┌─ Records supplied

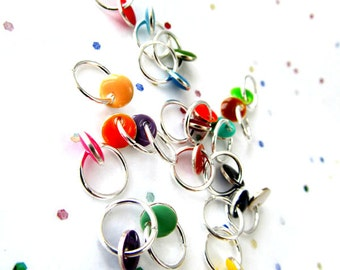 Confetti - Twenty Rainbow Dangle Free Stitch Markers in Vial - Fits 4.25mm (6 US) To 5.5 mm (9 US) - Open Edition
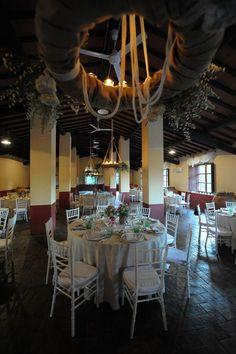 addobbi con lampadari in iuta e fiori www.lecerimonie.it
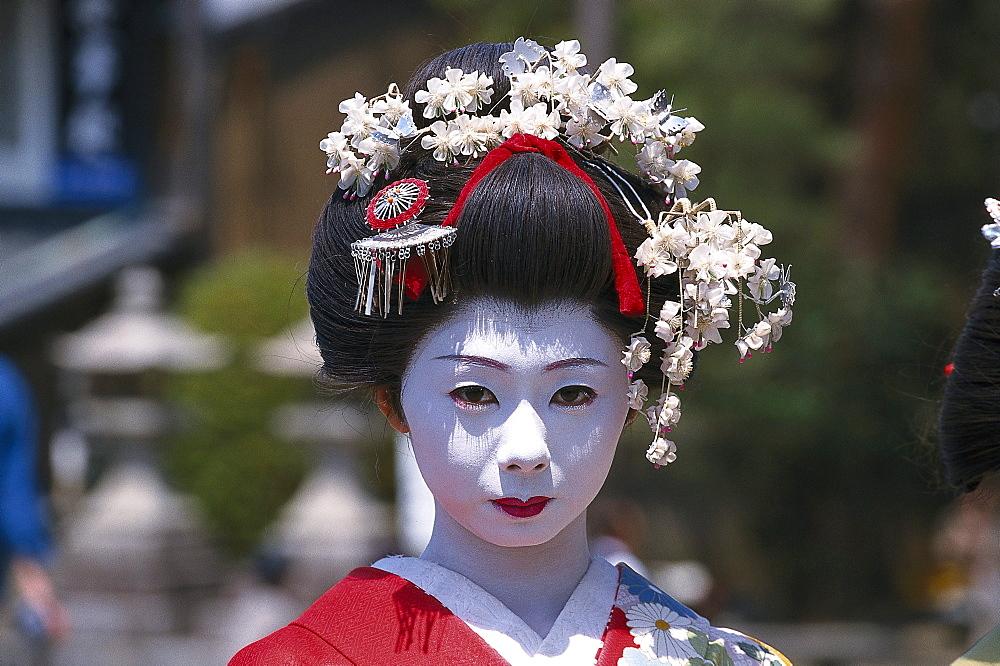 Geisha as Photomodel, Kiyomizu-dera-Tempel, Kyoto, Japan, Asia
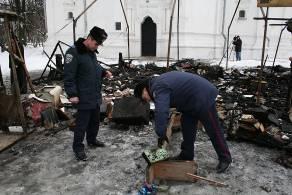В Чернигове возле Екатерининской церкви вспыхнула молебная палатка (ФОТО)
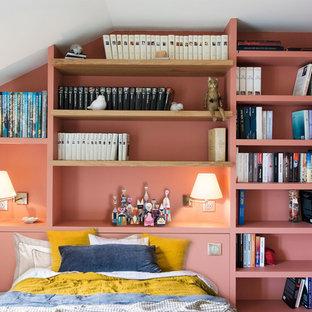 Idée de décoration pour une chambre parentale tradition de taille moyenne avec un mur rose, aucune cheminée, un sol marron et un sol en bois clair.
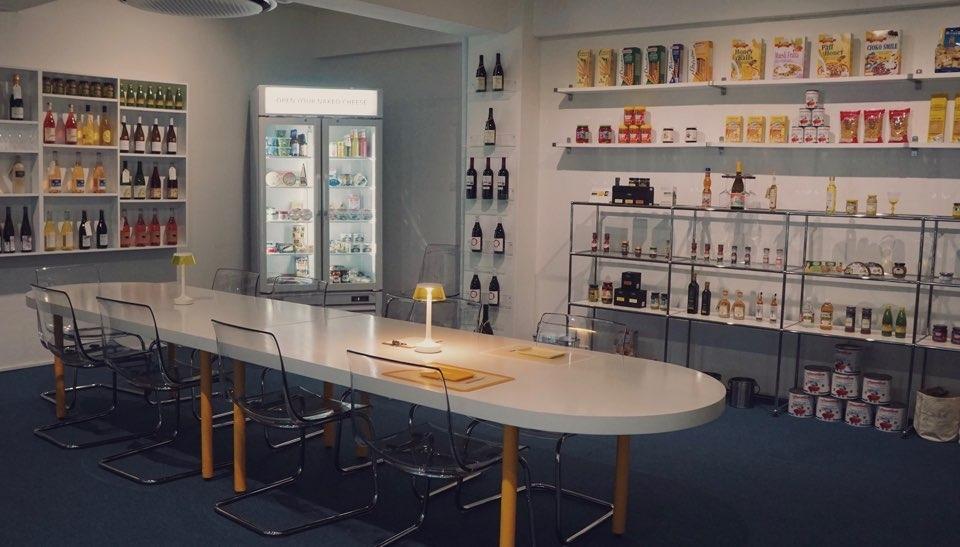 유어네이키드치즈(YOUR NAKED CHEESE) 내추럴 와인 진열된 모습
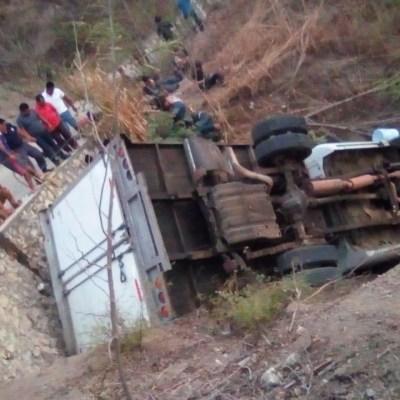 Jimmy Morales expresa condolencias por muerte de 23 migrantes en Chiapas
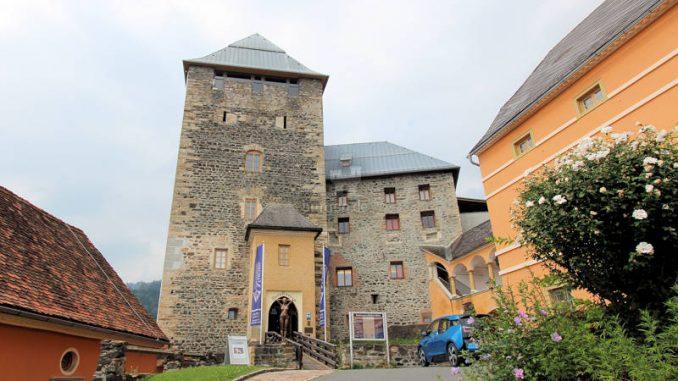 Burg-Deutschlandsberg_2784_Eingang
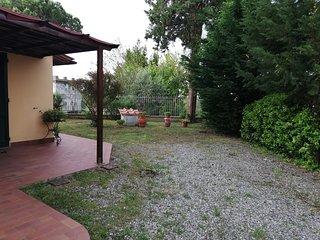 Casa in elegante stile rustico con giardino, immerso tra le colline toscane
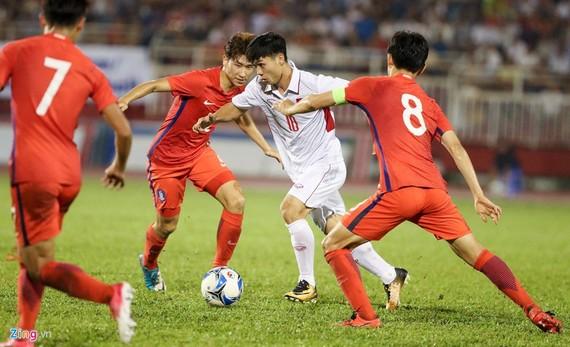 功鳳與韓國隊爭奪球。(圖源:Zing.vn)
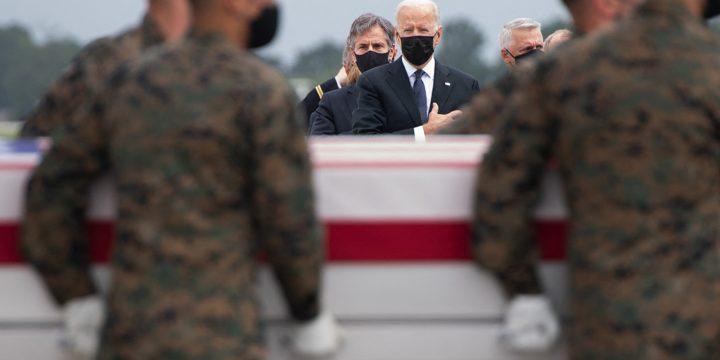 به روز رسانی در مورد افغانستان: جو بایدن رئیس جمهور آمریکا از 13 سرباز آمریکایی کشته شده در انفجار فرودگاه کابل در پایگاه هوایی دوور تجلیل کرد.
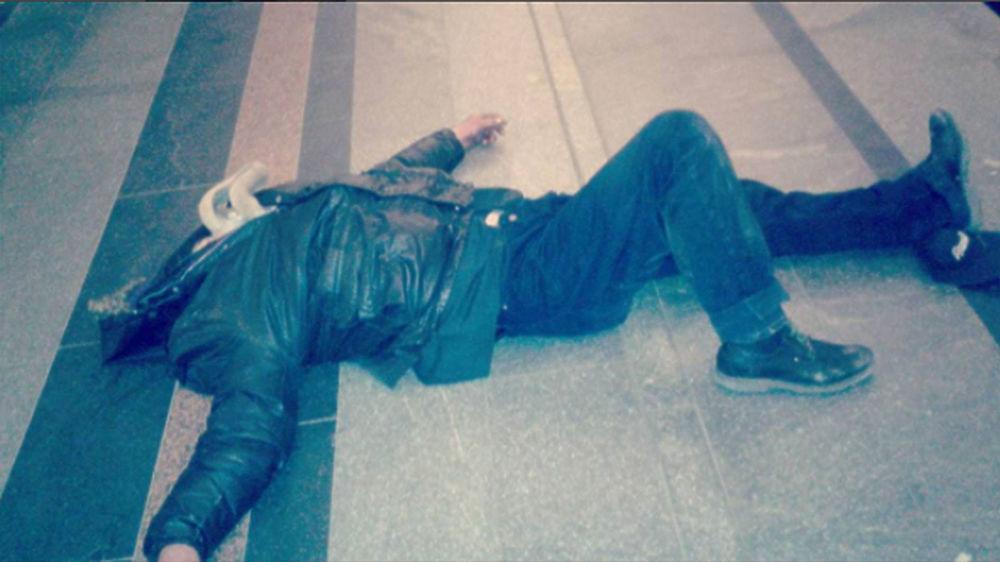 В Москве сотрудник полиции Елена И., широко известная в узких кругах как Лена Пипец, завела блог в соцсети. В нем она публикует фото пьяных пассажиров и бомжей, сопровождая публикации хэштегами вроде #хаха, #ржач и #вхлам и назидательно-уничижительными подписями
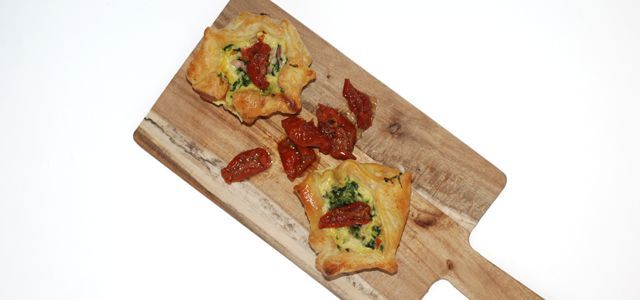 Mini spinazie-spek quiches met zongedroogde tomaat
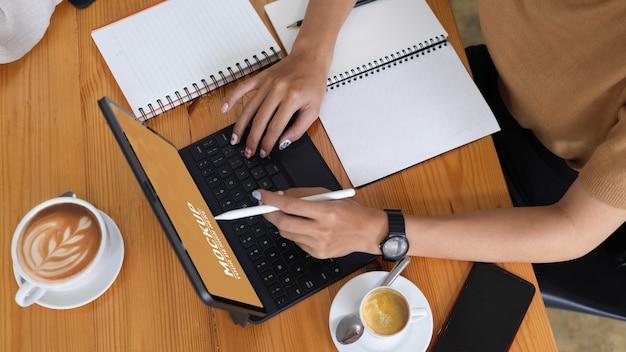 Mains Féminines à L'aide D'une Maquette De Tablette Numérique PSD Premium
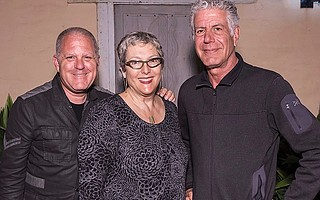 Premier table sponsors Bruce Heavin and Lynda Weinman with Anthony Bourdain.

└─
┌─ Records supplied

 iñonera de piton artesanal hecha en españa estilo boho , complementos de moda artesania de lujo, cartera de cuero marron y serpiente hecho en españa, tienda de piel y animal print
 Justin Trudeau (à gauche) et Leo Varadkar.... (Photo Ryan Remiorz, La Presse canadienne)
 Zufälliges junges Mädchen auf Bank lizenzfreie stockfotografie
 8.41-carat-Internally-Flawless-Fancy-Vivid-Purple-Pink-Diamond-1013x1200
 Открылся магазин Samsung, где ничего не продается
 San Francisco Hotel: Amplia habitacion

└─
┌─ Records supplied

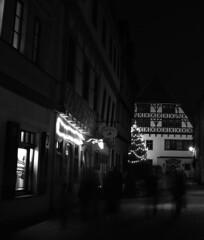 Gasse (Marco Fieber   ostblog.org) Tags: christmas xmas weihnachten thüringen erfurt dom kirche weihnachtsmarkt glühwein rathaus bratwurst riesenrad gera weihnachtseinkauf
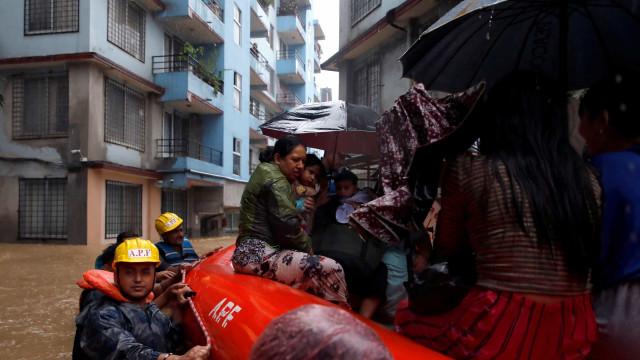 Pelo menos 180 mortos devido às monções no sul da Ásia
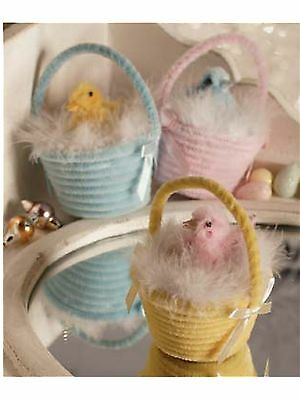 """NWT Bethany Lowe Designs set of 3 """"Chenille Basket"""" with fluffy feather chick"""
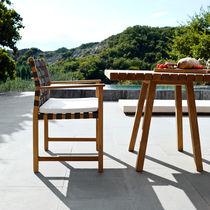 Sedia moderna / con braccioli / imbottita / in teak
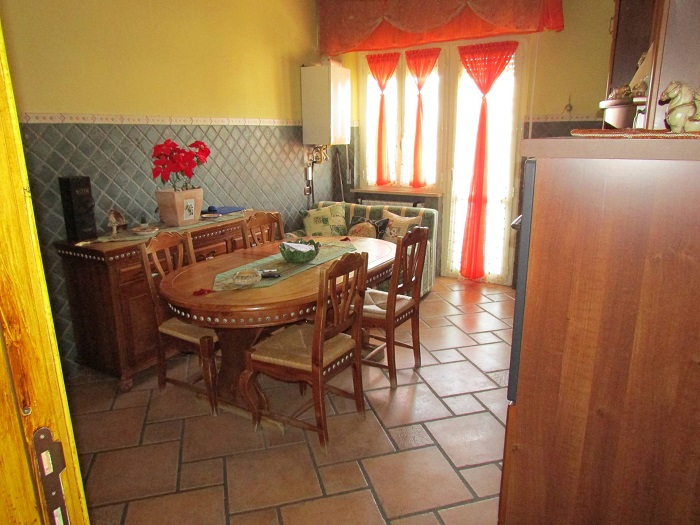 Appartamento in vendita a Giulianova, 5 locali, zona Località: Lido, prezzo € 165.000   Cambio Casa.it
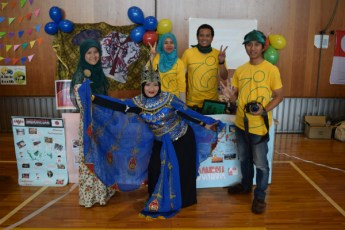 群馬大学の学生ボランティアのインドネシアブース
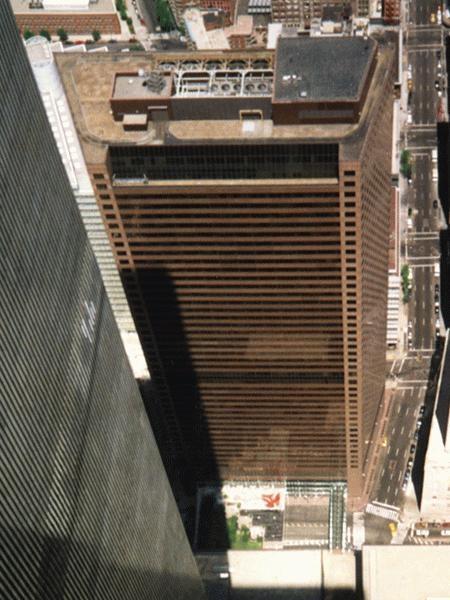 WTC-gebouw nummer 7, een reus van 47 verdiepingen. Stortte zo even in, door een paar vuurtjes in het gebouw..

└─

Copy out exactly the lines above beginning with the line that contains "Confetti - Twenty" and finishing with the line that contains "Idée de décoration", including both; leave the pictures out.

 Confetti - Twenty Rainbow Dangle Free Stitch Markers in Vial - Fits 4.25mm (6 US) To 5.5 mm (9 US) - Open Edition
 addobbi con lampadari in iuta e fiori www.lecerimonie.it
 Geisha as Photomodel, Kiyomizu-dera-Tempel, Kyoto, Japan, Asia
В Чернигове возле Екатерининской церкви вспыхнула молебная палатка (ФОТО)
 Idée de décoration pour une chambre parentale tradition de taille moyenne avec un mur rose, aucune cheminée, un sol marron et un sol en bois clair.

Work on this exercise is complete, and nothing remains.